R/calc_corr_ye.R
In SimRepeat: Simulation of Correlated Systems of Equations with Multiple Variable Types

#' @title Calculate Expected Matrix of Correlations between Outcomes (Y) and Error Terms (E) for Correlated Systems of Continuous Variables
#'
#' @description This function calculates the expected correlation matrix between Outcomes (Y) and Error Terms (E) in a correlated system of
#'     continuous variables.  This system is generated with \code{\link[SimRepeat]{nonnormsys}} using the techniques of Headrick and Beasley (\doi{10.1081/SAC-120028431}).
#'     These correlations are determined based on the beta (slope) coefficients calculated with \code{\link[SimRepeat]{calc_betas}}, the correlations
#'     between independent variables \eqn{X_{(pj)}} for a given outcome \eqn{Y_p}, for \code{p = 1, ..., M}, the
#'     correlations between error terms, and the variances.  The result can be used to compare the simulated correlation matrix to the theoretical correlation matrix.
#'     If there are continuous mixture variables and the betas are specified in terms of non-mixture and mixture variables, then
#'     correlations in \code{corr.x} will be recalculated in terms of non-mixture or mixture variables using \code{\link[SimCorrMix]{rho_M1M2}} and
#'     \code{\link[SimCorrMix]{rho_M1Y}}.  In this case, the dimensions of the matrices in \code{corr.x} should not
#'     match the number of columns of \code{betas}.  If \code{error_type = "mix"}, the correlations in \code{corr.e} will also be recalculated and
#'     the function result will be in terms of mixture error terms.  If \code{error_type = "non_mix"}, the function result will be in terms of non-mixture
#'     error terms.  The vignette \strong{Theory and Equations for Correlated Systems of Continuous Variables}
#'     gives the equations, and the vignette \strong{Correlated Systems of Statistical Equations with Non-Mixture and Mixture Continuous
#'     Variables} gives examples.  There are also vignettes in \code{\link[SimCorrMix]{SimCorrMix}} which provide more details on continuous
#'     non-mixture and mixture variables.

> **Dataset rows**:

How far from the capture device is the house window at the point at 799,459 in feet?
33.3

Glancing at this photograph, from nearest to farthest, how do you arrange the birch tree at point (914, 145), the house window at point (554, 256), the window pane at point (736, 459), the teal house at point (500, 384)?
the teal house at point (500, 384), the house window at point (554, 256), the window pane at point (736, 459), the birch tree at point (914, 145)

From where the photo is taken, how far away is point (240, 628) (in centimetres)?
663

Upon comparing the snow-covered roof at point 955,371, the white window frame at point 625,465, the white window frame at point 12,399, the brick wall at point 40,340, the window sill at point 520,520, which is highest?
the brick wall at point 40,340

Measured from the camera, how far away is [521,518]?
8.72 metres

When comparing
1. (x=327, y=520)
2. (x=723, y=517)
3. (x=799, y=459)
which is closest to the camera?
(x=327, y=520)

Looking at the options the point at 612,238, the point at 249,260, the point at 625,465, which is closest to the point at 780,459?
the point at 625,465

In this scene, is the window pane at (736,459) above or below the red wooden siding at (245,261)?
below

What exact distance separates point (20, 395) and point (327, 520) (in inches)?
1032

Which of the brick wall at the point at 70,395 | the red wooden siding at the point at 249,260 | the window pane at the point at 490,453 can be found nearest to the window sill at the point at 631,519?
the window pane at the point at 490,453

> **Your goal**: Reproduce the calc_corr_ye documentation between "#' @title Calculate" and "theoretical correlation matrix.", inclusive, with "Outcomes" changed to "Responses".

> **Full output**:
#' @title Calculate Expected Matrix of Correlations between Responses (Y) and Error Terms (E) for Correlated Systems of Continuous Variables
#'
#' @description This function calculates the expected correlation matrix between Responses (Y) and Error Terms (E) in a correlated system of
#'     continuous variables.  This system is generated with \code{\link[SimRepeat]{nonnormsys}} using the techniques of Headrick and Beasley (\doi{10.1081/SAC-120028431}).
#'     These correlations are determined based on the beta (slope) coefficients calculated with \code{\link[SimRepeat]{calc_betas}}, the correlations
#'     between independent variables \eqn{X_{(pj)}} for a given outcome \eqn{Y_p}, for \code{p = 1, ..., M}, the
#'     correlations between error terms, and the variances.  The result can be used to compare the simulated correlation matrix to the theoretical correlation matrix.